• **Job**
Please retype the stretch from the line that contains "Of the provided" through the line that contains "In this visual", keeping every character as it stands.

• **Entries**
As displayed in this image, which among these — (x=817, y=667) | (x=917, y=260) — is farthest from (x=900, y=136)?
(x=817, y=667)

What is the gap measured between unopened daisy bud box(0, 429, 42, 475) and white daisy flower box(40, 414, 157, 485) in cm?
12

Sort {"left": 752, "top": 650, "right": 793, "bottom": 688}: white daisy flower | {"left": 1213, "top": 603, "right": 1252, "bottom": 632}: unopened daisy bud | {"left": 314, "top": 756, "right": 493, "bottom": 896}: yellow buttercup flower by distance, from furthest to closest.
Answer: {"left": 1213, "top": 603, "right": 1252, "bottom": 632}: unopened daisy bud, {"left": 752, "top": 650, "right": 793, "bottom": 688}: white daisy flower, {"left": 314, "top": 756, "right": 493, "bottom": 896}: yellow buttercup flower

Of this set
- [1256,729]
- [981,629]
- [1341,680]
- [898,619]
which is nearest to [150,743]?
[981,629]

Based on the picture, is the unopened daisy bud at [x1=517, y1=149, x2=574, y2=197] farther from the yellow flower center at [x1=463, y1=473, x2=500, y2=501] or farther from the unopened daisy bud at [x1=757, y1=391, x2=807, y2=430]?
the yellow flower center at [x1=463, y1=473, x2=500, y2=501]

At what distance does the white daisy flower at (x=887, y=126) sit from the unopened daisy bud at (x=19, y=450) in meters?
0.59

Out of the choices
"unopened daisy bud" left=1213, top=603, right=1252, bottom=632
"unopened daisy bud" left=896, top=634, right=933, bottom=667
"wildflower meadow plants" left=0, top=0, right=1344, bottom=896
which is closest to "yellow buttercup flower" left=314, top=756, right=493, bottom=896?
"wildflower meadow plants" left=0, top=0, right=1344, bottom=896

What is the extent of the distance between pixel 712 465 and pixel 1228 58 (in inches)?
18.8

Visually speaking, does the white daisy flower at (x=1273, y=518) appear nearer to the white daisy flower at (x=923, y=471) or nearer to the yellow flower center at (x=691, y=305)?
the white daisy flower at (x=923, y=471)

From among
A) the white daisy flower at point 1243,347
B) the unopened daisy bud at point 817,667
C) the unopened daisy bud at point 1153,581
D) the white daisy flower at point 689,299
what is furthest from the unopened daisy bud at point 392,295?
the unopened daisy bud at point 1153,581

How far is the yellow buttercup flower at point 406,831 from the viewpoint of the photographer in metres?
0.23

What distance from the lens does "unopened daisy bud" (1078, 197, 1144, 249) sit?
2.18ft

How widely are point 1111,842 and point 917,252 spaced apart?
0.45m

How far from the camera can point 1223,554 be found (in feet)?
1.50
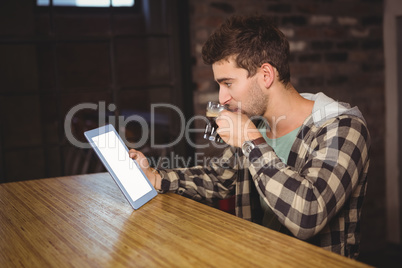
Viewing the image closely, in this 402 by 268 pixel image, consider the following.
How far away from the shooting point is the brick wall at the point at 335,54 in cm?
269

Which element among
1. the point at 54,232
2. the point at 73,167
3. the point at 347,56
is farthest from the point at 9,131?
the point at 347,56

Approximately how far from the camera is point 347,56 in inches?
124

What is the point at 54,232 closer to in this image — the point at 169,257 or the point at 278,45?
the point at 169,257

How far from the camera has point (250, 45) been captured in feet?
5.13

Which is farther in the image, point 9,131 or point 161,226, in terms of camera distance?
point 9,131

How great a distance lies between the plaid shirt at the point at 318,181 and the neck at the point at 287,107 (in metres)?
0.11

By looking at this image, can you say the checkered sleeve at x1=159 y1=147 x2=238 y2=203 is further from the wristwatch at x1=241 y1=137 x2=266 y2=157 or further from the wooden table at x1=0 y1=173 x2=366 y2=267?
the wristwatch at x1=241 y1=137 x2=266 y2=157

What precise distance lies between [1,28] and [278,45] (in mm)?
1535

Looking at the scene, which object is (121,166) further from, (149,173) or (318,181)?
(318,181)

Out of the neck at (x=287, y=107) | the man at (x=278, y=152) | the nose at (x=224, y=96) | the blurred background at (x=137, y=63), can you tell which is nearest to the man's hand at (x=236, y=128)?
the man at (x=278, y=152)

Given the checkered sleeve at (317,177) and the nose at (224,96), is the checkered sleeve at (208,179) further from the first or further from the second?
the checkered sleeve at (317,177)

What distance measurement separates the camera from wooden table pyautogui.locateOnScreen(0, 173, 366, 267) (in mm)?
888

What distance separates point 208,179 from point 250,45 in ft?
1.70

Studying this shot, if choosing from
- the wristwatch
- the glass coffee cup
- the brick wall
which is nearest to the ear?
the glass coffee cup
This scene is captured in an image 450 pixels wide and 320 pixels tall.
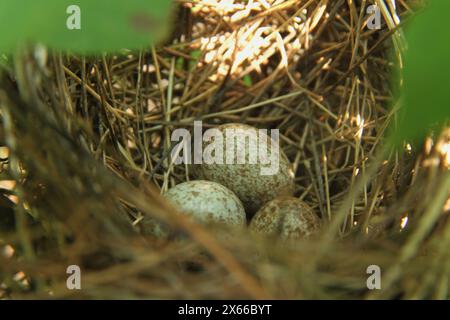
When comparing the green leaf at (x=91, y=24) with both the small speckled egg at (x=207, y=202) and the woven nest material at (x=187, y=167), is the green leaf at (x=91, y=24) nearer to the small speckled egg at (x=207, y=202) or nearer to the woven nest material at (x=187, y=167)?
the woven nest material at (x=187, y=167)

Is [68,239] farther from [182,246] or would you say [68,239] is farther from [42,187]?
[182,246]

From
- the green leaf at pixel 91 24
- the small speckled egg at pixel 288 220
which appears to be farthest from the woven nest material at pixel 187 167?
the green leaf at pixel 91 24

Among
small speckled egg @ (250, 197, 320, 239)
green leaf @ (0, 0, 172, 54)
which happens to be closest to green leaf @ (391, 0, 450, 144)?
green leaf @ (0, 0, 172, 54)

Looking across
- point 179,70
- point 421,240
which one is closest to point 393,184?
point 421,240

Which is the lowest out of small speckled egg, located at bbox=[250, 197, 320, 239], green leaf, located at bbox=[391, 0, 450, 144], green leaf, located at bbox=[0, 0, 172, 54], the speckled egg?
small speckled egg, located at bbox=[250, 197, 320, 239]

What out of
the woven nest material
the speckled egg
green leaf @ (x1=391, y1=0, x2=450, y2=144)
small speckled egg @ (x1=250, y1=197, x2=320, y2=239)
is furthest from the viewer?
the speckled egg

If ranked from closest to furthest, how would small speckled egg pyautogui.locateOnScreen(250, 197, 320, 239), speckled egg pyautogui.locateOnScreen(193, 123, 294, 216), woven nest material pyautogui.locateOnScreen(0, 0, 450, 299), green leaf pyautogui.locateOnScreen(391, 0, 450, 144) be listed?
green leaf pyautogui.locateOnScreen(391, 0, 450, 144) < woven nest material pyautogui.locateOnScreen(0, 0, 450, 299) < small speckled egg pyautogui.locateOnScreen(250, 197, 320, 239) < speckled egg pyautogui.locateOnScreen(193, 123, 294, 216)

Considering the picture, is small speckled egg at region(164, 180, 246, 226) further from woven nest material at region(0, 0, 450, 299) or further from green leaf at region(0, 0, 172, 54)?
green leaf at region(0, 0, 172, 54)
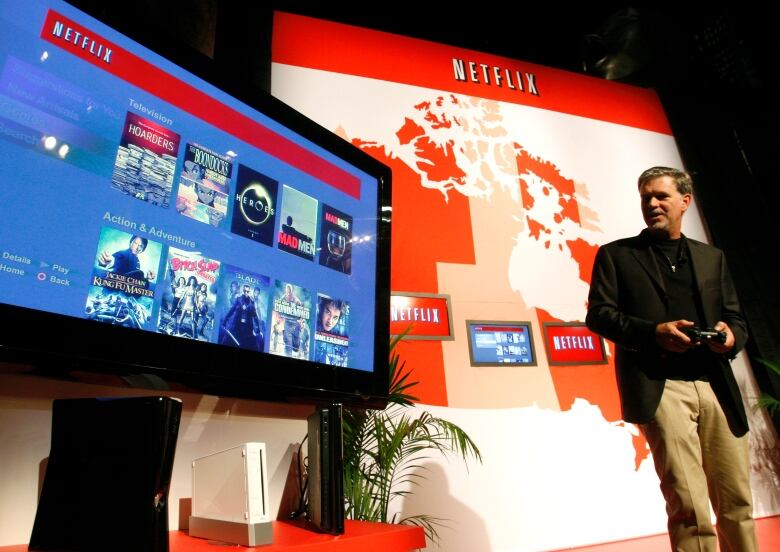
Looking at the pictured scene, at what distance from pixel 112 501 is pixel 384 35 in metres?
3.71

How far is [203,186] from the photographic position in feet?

...

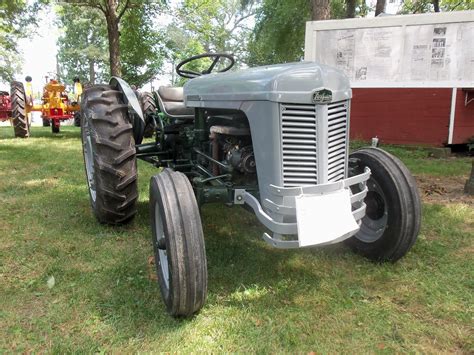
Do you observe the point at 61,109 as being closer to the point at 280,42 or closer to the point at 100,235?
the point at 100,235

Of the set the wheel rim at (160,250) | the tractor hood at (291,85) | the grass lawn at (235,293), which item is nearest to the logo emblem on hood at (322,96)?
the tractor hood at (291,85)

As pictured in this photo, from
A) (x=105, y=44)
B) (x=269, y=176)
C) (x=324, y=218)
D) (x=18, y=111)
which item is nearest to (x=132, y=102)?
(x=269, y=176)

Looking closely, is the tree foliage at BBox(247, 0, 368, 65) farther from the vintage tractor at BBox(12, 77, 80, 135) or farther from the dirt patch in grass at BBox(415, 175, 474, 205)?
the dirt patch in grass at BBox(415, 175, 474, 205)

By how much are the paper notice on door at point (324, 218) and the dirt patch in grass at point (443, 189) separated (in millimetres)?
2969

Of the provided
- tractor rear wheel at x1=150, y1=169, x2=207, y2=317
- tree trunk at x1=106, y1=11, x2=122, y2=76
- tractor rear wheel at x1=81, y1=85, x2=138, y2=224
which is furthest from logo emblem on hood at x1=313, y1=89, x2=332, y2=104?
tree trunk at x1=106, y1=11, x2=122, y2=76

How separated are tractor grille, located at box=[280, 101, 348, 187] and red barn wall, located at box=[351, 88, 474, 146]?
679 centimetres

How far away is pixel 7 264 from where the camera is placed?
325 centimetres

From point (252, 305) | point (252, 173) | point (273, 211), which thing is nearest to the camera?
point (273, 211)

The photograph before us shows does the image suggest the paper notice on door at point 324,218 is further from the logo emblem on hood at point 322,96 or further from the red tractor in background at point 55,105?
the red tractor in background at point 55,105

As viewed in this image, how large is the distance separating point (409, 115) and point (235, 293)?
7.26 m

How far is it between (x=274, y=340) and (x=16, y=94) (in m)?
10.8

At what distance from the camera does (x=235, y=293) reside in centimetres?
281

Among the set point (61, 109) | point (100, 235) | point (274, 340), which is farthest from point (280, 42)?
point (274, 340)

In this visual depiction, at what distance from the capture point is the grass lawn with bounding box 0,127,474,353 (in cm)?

• **Complete response**
Of the provided
- tractor rear wheel at x1=150, y1=169, x2=207, y2=317
- tree trunk at x1=106, y1=11, x2=122, y2=76
- tractor rear wheel at x1=81, y1=85, x2=138, y2=224
which is furthest from logo emblem on hood at x1=313, y1=89, x2=332, y2=104?
tree trunk at x1=106, y1=11, x2=122, y2=76

How separated are tractor grille, located at box=[280, 101, 348, 187] and red barn wall, located at box=[351, 88, 474, 146]?
679 centimetres

How far away is pixel 7 264 from where the camera is placed?
325 centimetres

From point (252, 305) | point (252, 173) | point (273, 211), which thing is nearest to the camera?
point (273, 211)

The photograph before us shows does the image suggest the paper notice on door at point 324,218 is further from the logo emblem on hood at point 322,96 or further from the red tractor in background at point 55,105?
the red tractor in background at point 55,105

As viewed in this image, how large is the distance separating point (409, 115) and point (235, 293)?
7.26 m

How far is it between (x=274, y=340) and (x=16, y=94) (in m)?
10.8

At what distance from the camera does (x=235, y=293) reside in centimetres?
281

Among the set point (61, 109) | point (100, 235) | point (274, 340), which is farthest from point (280, 42)?
point (274, 340)

In this visual depiction, at what distance from the capture point is the grass lawn with bounding box 0,127,474,353 (in cm)?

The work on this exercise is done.